[Stored records]

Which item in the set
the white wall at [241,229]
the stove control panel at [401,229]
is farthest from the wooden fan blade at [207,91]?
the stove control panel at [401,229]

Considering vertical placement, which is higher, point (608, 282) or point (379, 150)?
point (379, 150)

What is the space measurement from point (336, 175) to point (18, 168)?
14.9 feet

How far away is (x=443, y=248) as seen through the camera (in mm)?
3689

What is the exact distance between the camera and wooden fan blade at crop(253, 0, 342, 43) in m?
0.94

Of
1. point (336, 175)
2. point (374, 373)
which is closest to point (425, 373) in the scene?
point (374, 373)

Aim of the exercise -
Reproduce all of the records above word for word, keeping each line as it appears.

Result below -
Which item in the set
the white wall at [241,229]
the stove control panel at [401,229]
is farthest from the wooden fan blade at [207,91]?
the stove control panel at [401,229]

Considering vertical placement, which is higher, point (608, 282) or point (379, 150)?
point (379, 150)

What is the space measurement from point (336, 175) to point (18, 168)?
14.9 feet

How far away is (x=443, y=248) as seen through the camera (in mm)?
3689

What is the exact distance between the camera and wooden fan blade at crop(253, 0, 342, 43) in m?
0.94

Of
1. point (336, 175)
2. point (374, 373)
which is closest to point (425, 373) in the scene?
point (374, 373)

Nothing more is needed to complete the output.